▶ **Task instructions**
Please continue the ice detector patent text, picking up right after its final line.
**** Passage provided
U.S. patent number 4,882,574 [Application Number 07/209,360] was granted by the patent office on 1989-11-21 for two-resistor ice detector.
Invention is credited to Boris Khurgin.
United States Patent |
4,882,574 |
Khurgin |
November 21, 1989 |
Two-resistor ice detector
Abstract
An ice detector comprises first and second simultaneously
electrically energized resistors one of which is in good thermal
contact with the surface where the presence or absence of ice is to
be detected and the other of which is thermally insulated from that
surface. When ice is present on that surface there will be a
different between the temperatures, and hence the resistances, of
the two resistors, which difference, when sensed, indicates the
existence of ice.
Inventors: |
Khurgin; Boris (New York,
NY) |
Family
ID: |
22778468 |
Appl.
No.: |
07/209,360 |
Filed: |
June 20, 1988 |
Current U.S.
Class: |
340/581;
340/580 |
Current CPC
Class: |
B64D
15/20 (20130101) |
Current International
Class: |
B64D
15/20 (20060101); B64D 15/00 (20060101); G08B
021/00 () |
Field of
Search: |
;340/581,580 |
References Cited
[Referenced By]
U.S. Patent Documents
Primary Examiner: Swann, III; Glen R.
Attorney, Agent or Firm: James & Franklin
Claims
I claim:
1. An ice detector comprising first and second
temperature-sensitive resistors, means for mounting said first
resistor in good thermal conductivity with respect to a surface
where the presence or absence of ice is to be detected, means for
mounting said second resistor in good thermal insulation with
respect to said surface, means for simultaneously electrically
energizing said resistors, and means for detecting a difference in
the resistance of said resistors after they have been energized and
activating an indicator in response to a predetermined resistance
difference, thereby indicating the presence of ice on said
surface.
2. An ice detector comprising first and second
temperature-sensitive resistors of substantially equal resistance,
means for mounting said first resistor in good thermal conductivity
with respect to a surface where the presence or absence of ice is
to be detected, means for mounting said second resistor in good
thermal insulation with respect to said surface, means for
simultaneously electrically energizing said resistors substantially
equally and means for detecting a difference in the resistance of
said resistors after they have been energized and actuating an
indicator in response to a predetermined resistance difference,
thereby indicating the presence of ice on said surface.
********
**** Records provided
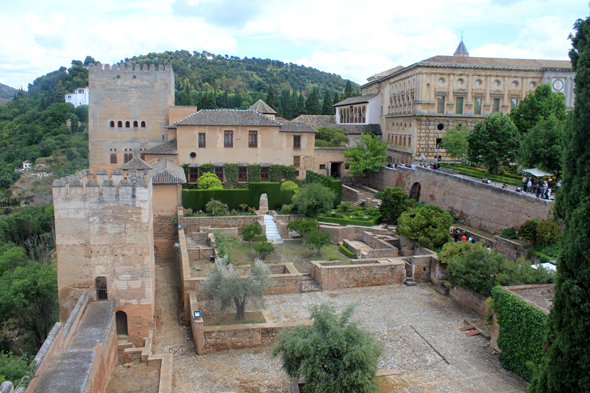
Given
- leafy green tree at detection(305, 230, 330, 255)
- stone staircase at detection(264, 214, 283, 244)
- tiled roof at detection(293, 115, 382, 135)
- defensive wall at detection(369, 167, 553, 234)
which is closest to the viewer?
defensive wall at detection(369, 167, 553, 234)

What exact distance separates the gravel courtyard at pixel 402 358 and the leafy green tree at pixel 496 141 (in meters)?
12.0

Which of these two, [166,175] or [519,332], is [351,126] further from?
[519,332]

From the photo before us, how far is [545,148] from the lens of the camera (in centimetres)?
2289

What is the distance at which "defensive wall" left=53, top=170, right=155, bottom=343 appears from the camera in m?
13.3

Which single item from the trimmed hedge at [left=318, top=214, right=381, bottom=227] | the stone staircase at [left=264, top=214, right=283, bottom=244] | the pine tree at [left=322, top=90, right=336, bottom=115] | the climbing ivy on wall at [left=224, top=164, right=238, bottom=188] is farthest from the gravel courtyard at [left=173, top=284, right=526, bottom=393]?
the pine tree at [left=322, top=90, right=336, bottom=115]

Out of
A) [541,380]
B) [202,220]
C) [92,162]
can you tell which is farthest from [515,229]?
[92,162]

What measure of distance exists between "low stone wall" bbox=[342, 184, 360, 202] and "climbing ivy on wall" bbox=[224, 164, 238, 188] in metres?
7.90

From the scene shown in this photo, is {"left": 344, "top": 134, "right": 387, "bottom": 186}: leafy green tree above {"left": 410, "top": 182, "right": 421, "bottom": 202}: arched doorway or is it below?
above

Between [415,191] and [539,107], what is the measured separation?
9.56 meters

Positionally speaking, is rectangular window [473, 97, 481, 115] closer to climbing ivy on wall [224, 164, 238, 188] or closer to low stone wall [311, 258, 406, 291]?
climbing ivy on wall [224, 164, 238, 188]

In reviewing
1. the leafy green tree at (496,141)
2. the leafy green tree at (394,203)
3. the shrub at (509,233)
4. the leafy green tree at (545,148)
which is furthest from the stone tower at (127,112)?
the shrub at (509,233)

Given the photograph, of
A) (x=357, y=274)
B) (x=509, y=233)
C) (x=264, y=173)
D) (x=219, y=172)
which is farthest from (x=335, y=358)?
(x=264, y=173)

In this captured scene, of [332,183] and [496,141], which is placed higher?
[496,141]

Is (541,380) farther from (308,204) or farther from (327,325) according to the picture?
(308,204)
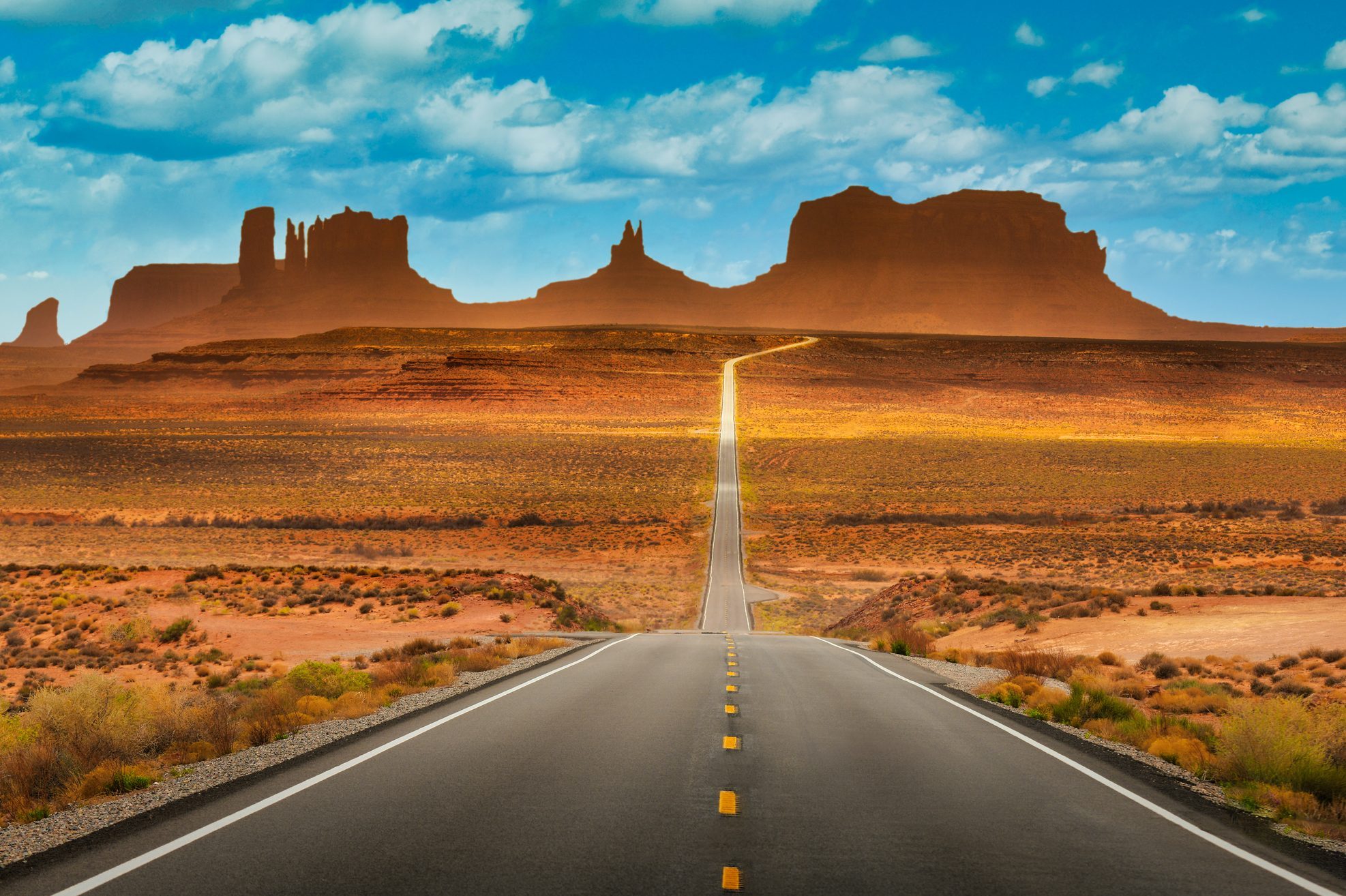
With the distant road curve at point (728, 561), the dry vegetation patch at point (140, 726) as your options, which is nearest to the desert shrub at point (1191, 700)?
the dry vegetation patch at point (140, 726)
********
▶ **Result**
3. The ice detector of either of claims 1 or 2, in which said
resistors are electrically connected to one another and to other
resistors to form a bridge circuit, said energizing means
energizing said bridge, said detecting means being sensitive to the
resistance of the elements of said bridge.
4. An ice detector comprising a housing having a surface where ice
detection is to take place, first and second temperature-sensitive
resistors mounted in said housing, said first resistor being so
mounted as to be in good thermal conductivity with said surface,
said second resistor being so mounted as to be thermally insulated
from said surface, means for simultaneously electrically energizing
said resistors, and means for detecting a difference in the
resistance of said resistors after they have been energized and
activating an indicator in response to a predetermined resistance
difference, thereby indicting the presence of ice on said
surface.
5. An ice detector comprising a housing having a surface where ice
detection is to take place, first and second temperature-sensitive
resistors of substantially equal resistance mounted in said
housing, said first resistor being so mounted as to be in good
thermal conductivity with said surface, said second resistor being
so mounted as to be thermally insulated from said surface, means
for simultaneously electrically energizing said resistors, and
means for detecting a difference in the resistance of said
resistors after they have been energized and activating an
indicator in response to a predetermined resistance difference,
thereby indicating the presence of ice on said surface.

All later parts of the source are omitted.